Já rendida de gosto, entra na sala,
Dá dous passos, e a recebê-la chegam
Vinte ou trinta Zumbaias, que vergando
Pela cintura o corpo delicado,
Beijar o chão parecem; após delas,
Com dourados turíbulos acesos,
Vêm quatro Rapapés; fechando tudo
Extensa procissão de Cortesias.
- XIV
De tais recebimentos namorada,
O primeiro salão transpõe a culpa,
Entra no camarim, forrado todo
De flores, de arabescos, laçarias,
Que enche contínuo, tépido perfume
De seis grandes caçoulas de alabastro.
Entra, e defronte de um pomposo espelho
A Lisonja descobre, que risonha
Mil cumprimentos novos ensaiava
E mil versos rasteiros repetia.
Ao ver a feroz culpa a dona amável
Uma grande mesura em quatro tempos
Graciosa faz, e diz: “A que milagre
Devo eu esta visita?

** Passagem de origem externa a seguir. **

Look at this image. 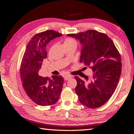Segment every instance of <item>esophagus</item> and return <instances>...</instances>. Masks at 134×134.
I'll return each mask as SVG.
<instances>
[{
    "label": "esophagus",
    "mask_w": 134,
    "mask_h": 134,
    "mask_svg": "<svg viewBox=\"0 0 134 134\" xmlns=\"http://www.w3.org/2000/svg\"><path fill=\"white\" fill-rule=\"evenodd\" d=\"M70 78H71V76H70V75H65L64 76V79L65 81L69 80V79H70Z\"/></svg>",
    "instance_id": "esophagus-1"
}]
</instances>
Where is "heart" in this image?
Wrapping results in <instances>:
<instances>
[{"instance_id": "heart-1", "label": "heart", "mask_w": 134, "mask_h": 134, "mask_svg": "<svg viewBox=\"0 0 134 134\" xmlns=\"http://www.w3.org/2000/svg\"><path fill=\"white\" fill-rule=\"evenodd\" d=\"M75 41L74 40L72 39V38H67L65 39V40L64 41V44H69L70 43V42H74Z\"/></svg>"}]
</instances>
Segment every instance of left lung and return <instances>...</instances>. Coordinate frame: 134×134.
<instances>
[{
	"label": "left lung",
	"instance_id": "left-lung-1",
	"mask_svg": "<svg viewBox=\"0 0 134 134\" xmlns=\"http://www.w3.org/2000/svg\"><path fill=\"white\" fill-rule=\"evenodd\" d=\"M82 45L81 63L93 71L88 82L78 76L75 92L81 103L90 108L100 107L109 100L118 86L121 72V56L113 41L105 33L94 30L69 34Z\"/></svg>",
	"mask_w": 134,
	"mask_h": 134
}]
</instances>
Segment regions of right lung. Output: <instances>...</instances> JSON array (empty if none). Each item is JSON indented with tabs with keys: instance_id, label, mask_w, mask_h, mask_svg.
Wrapping results in <instances>:
<instances>
[{
	"instance_id": "add662e5",
	"label": "right lung",
	"mask_w": 134,
	"mask_h": 134,
	"mask_svg": "<svg viewBox=\"0 0 134 134\" xmlns=\"http://www.w3.org/2000/svg\"><path fill=\"white\" fill-rule=\"evenodd\" d=\"M62 35L53 30L36 34L28 42L22 59L20 75L24 89L29 97L41 106L56 104L63 86L64 79L60 75H52L49 78L38 74L43 60L47 58L48 43Z\"/></svg>"
}]
</instances>
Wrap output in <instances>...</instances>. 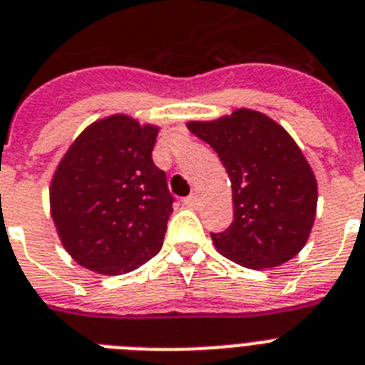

Acaso o orbe,
Que ao peso treme de tuas nobres armas,
Estreito campo é já para teus feitos?
Vens o peito acender da serva tua?
Bem cruel me há de ser esse desastre,
Mas se é teu gosto, sofrerei contente,
A terra beijarei que tu pisares
E acharei na desgraça a glória minha”.
A ardilosa Lisonja assim falando
Toda se curva, e a orla do vestido
Da culpa chega aos lábios; mas a Ira
Prontamente a levanta, e nos seus braços,
Com meneios benévolos, a aperta,
E logo fala: “A tua paz respeito:
Turvar não venho a deliciosa corte
Donde o mundo governas; mas auxílio
Do teu engenho quero”. Aqui lhe conta
A famosa aventura do prelado,
A angústia do ouvidor, e a covardia
Dos ingratos amigos de outro tempo,
E pede que a Lisonja as armas suas
Contra estes empregue. “Que mesquinho
Serviço exiges! (a Lisonja exclama);
Eu podia mandar quatro Zumbaias;
Tanto bastava por vencer o ânimo
Dos rebeldes; mas sendo a vez primeira
Que vens honrar estes quietos paços,
Abater-lhes o colo irei eu mesma
E levá-los de rojo aos pés do Mustre”.
- XV
Com diligente mão os filtros busca,
E seguida da hóspede no espaço
Voa ligeira à plaga fluminense.
À casa dos rebeldes se encaminha,
E a todos, um por um, pela alma dentro,
O seu doce veneno lhes entorna.
De baixa adulação logo tomados,
Vestem-se a toda a pressa, e não podendo
Conter o intenso fogo que os devora,
Aos criados de casa e às quitandeiras
Vão fazendo profundas barretadas.
Tanto a Lisonja vã governa os homens!
- XVI
Abre a sessão de novo o presidente,
E deste modo fala: “Grave caso
Este é, senhores; mas as vossas luzes
Tudo podem vencer. Em meu conceito
Recusar não podemos o protesto,
E muito embora formidável seja
O prelado, não creio que devamos
Sem amparo deixar as leis do Estado.
Nem poupar desta vez um grande golpe
No atrevido pastor”. Com todo o zelo
Examinado o singular assunto,
O Senado resolve em pouco tempo
Que ao regedor supremo da cidade
Os papéis se remetam com protesto
Do povo, e petição em nome dele
Por que anulada seja sem demora
A excomunhão, e feito este decreto
Voam dali aos paços do Alvarenga.
- XVII
O alcaide-mor, que os meios estudava
De praticar no esmorecido povo,
Com a aguda lanceta do Senado,
Uma sangria nova, cortesmente
Os faz sentar e prazenteiro os ouve,
E depois de os ouvir com grande pausa,
A petição da Câmara recebe
Sem muita hesitação; mas porque seja
O caso novo, e caminhar convenha
Sem da igreja ferir os santos foros,
Manda o governador que se convidem
Os diversos teólogos da terra,
O reitor do Colégio, o Dom Abade,
O guardião dos filhos de Francisco,
Frei Basílio, prior dos Carmelitas,
E alguns licenciados de mão cheia,
Que o nó desfaçam deste ponto escuro.